**Task objective:**
Return the listing verbatim, images left out.

**Records provided:**
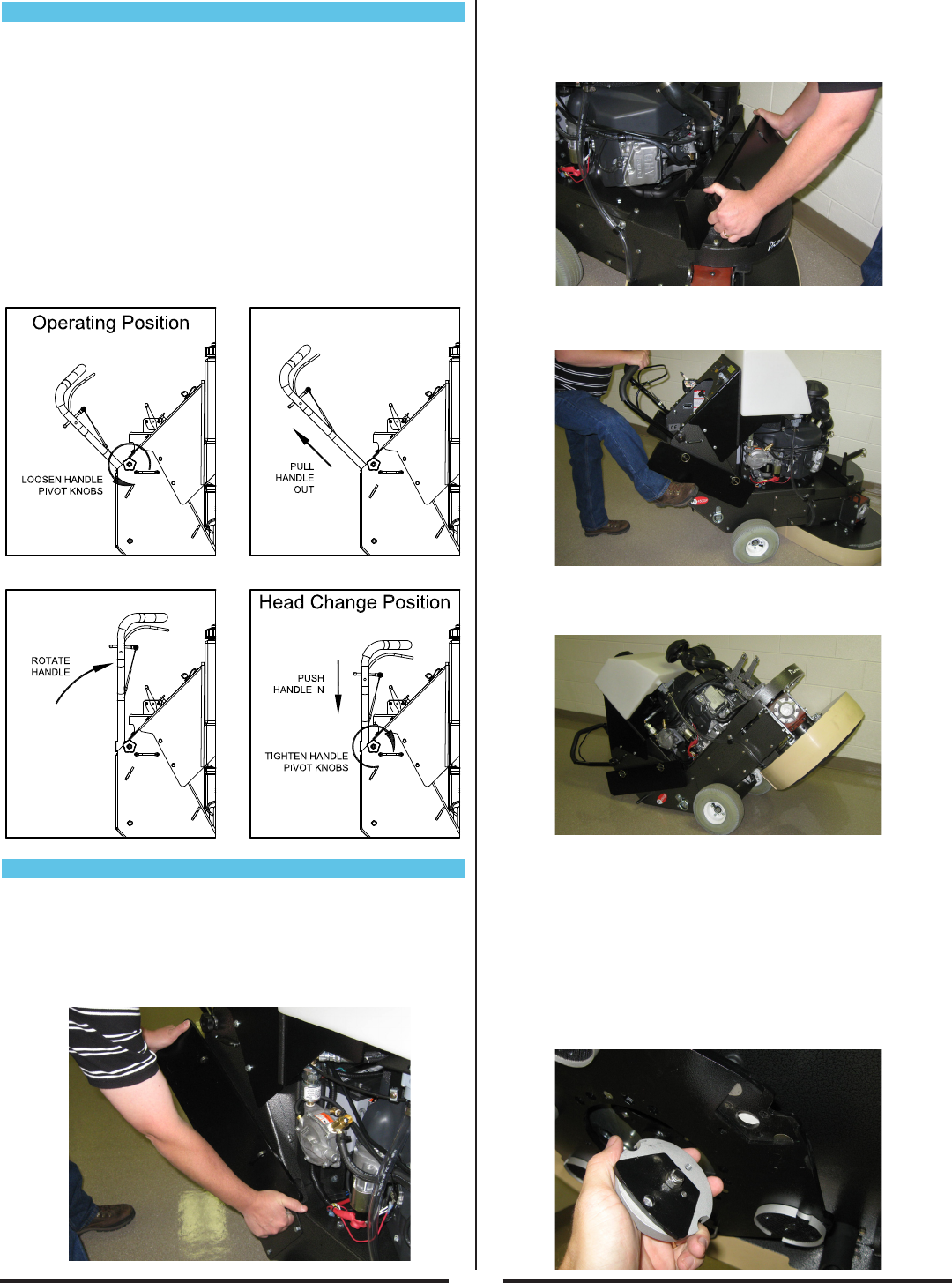 Operating Position

LOOSEN HANDLE PIVOT KNOBS

PULL HANDLE OUT

ROTATE HANDLE

Head Change Position

PUSH HANDLE IN

TIGHTEN HANDLE PIVOT KNOBS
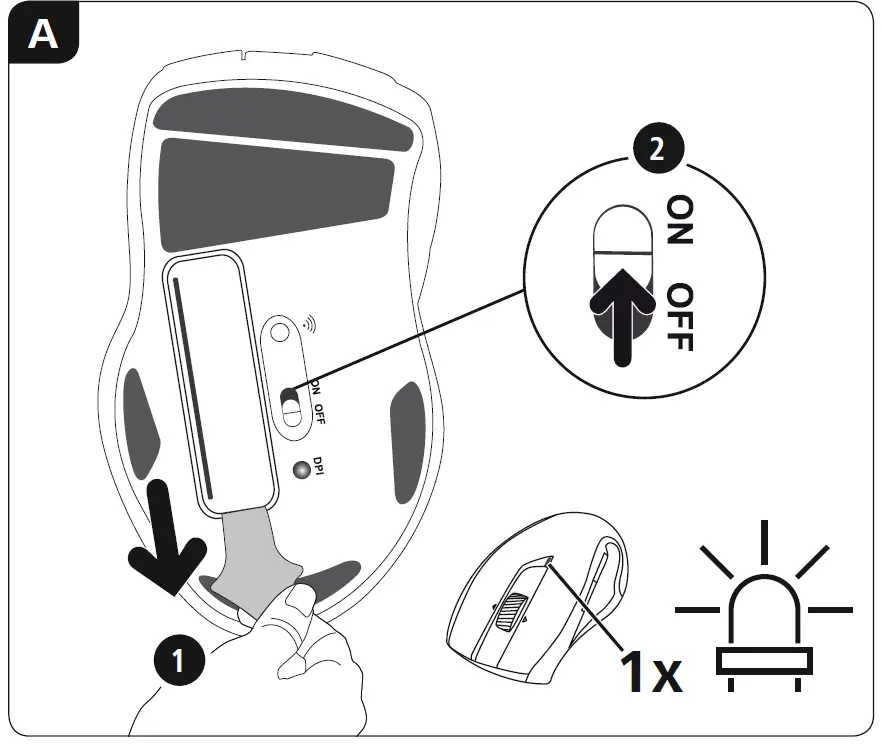 A

2

ON

OFF

ON OFF

DPI

1

1x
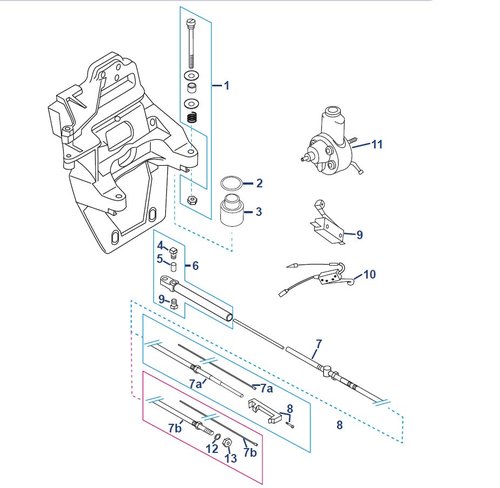 1
11
2
3
9
4
5
6
10
9
7
7a
7a
8
8
7b
12
13
7b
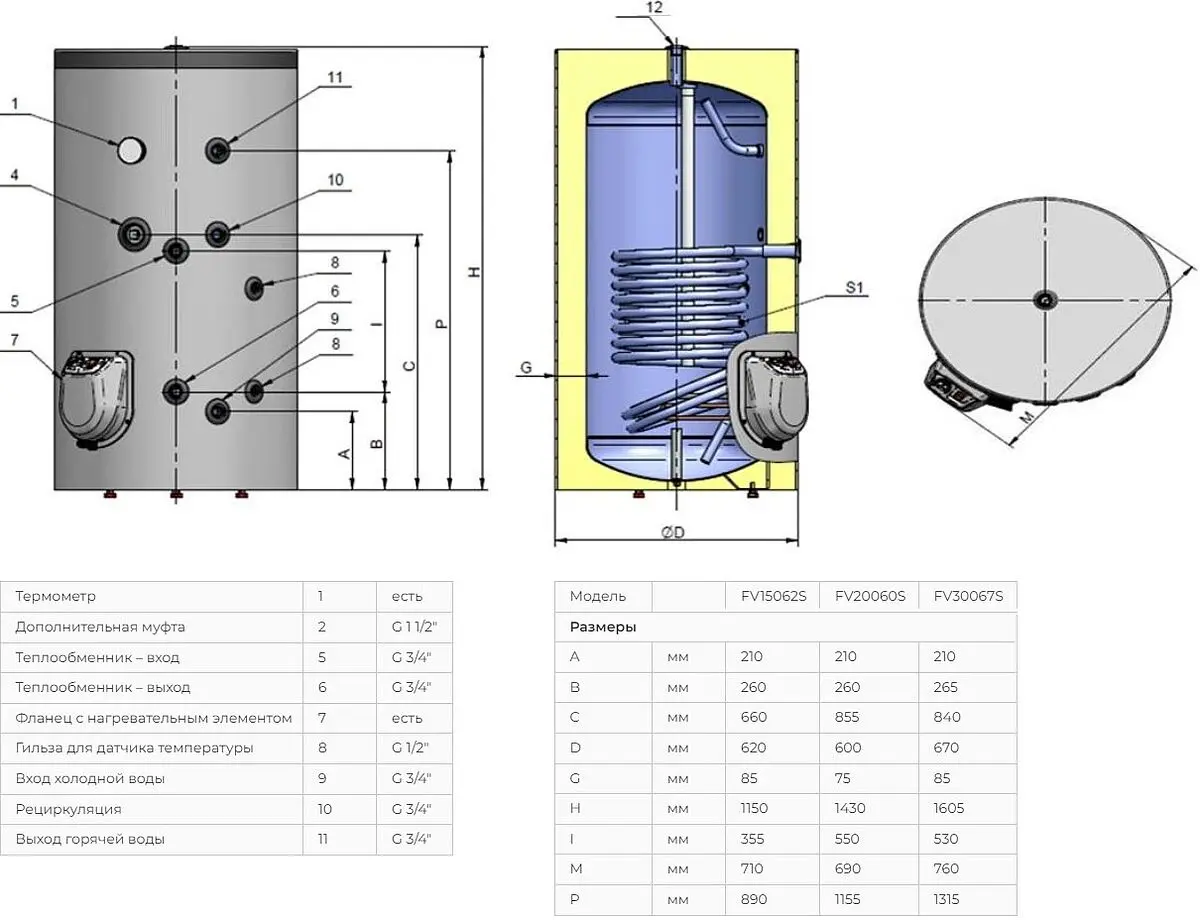 1
4
5
7
11
10
8
6
9
8
A
B
I
C
P
H

12
S1
G
ØD

M

| Термометр | 1 | есть |
|---|---|---|
| Дополнительная муфта | 2 | G 1 1/2" |
| Теплообменник – вход | 5 | G 3/4" |
| Теплообменник – выход | 6 | G 3/4" |
| Фланец с нагревательным элементом | 7 | есть |
| Гильза для датчика температуры | 8 | G 1/2" |
| Вход холодной воды | 9 | G 3/4" |
| Рециркуляция | 10 | G 3/4" |
| Выход горячей воды | 11 | G 3/4" |

| Модель | | FV15062S | FV20060S | FV30067S |
|---|---|---|---|---|
| Размеры | | | | |
| A | мм | 210 | 210 | 210 |
| B | мм | 260 | 260 | 265 |
| C | мм | 660 | 855 | 840 |
| D | мм | 620 | 600 | 670 |
| G | мм | 85 | 75 | 85 |
| H | мм | 1150 | 1430 | 1605 |
| I | мм | 355 | 550 | 530 |
| M | мм | 710 | 690 | 760 |
| P | мм | 890 | 1155 | 1315 |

**Exercise answer:**
 Operating Position

LOOSEN HANDLE PIVOT KNOBS

PULL HANDLE OUT

ROTATE HANDLE

Head Change Position

PUSH HANDLE IN

TIGHTEN HANDLE PIVOT KNOBS
 A

2

ON

OFF

ON OFF

DPI

1

1x
 1
11
2
3
9
4
5
6
10
9
7
7a
7a
8
8
7b
12
13
7b
 1
4
5
7
11
10
8
6
9
8
A
B
I
C
P
H

12
S1
G
ØD

M

| Термометр | 1 | есть |
|---|---|---|
| Дополнительная муфта | 2 | G 1 1/2" |
| Теплообменник – вход | 5 | G 3/4" |
| Теплообменник – выход | 6 | G 3/4" |
| Фланец с нагревательным элементом | 7 | есть |
| Гильза для датчика температуры | 8 | G 1/2" |
| Вход холодной воды | 9 | G 3/4" |
| Рециркуляция | 10 | G 3/4" |
| Выход горячей воды | 11 | G 3/4" |

| Модель | | FV15062S | FV20060S | FV30067S |
|---|---|---|---|---|
| Размеры | | | | |
| A | мм | 210 | 210 | 210 |
| B | мм | 260 | 260 | 265 |
| C | мм | 660 | 855 | 840 |
| D | мм | 620 | 600 | 670 |
| G | мм | 85 | 75 | 85 |
| H | мм | 1150 | 1430 | 1605 |
| I | мм | 355 | 550 | 530 |
| M | мм | 710 | 690 | 760 |
| P | мм | 890 | 1155 | 1315 |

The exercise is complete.